**** EXCERPTED DATA
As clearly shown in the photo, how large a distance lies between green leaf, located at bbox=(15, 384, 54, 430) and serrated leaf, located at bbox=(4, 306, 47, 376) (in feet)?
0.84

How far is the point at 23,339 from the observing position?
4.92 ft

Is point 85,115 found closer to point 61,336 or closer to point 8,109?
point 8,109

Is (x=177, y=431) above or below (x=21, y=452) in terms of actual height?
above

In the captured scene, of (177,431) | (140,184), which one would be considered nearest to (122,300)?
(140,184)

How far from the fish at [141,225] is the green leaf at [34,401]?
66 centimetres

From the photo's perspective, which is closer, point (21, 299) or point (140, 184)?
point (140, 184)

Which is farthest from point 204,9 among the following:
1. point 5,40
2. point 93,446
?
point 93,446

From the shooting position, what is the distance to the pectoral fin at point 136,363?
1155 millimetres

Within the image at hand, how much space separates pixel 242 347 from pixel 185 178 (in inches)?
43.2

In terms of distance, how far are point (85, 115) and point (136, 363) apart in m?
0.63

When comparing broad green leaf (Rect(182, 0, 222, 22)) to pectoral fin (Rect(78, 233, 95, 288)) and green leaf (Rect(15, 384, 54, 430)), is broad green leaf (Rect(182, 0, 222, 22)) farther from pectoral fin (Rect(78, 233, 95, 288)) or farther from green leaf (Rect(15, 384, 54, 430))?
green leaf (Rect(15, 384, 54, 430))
********
**** EXCERPTED DATA
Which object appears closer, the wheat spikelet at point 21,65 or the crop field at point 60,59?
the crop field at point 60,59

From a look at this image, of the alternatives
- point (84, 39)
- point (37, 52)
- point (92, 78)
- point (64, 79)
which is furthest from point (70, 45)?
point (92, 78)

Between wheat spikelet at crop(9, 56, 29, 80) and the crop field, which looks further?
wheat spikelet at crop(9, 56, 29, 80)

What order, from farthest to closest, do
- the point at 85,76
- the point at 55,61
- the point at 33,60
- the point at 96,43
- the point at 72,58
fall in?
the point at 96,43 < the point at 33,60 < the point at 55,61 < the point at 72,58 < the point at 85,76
********
**** EXCERPTED DATA
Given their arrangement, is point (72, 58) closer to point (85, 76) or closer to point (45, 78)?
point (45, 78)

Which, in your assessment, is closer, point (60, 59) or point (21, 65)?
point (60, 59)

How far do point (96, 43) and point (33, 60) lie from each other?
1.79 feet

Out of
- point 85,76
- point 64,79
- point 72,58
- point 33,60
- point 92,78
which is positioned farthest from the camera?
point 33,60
********
DIRECTIONS FOR THIS TASK>
Count the lines in the records above that contain the word "pectoral", and give only that number.

REPLY TO THE EXERCISE>
2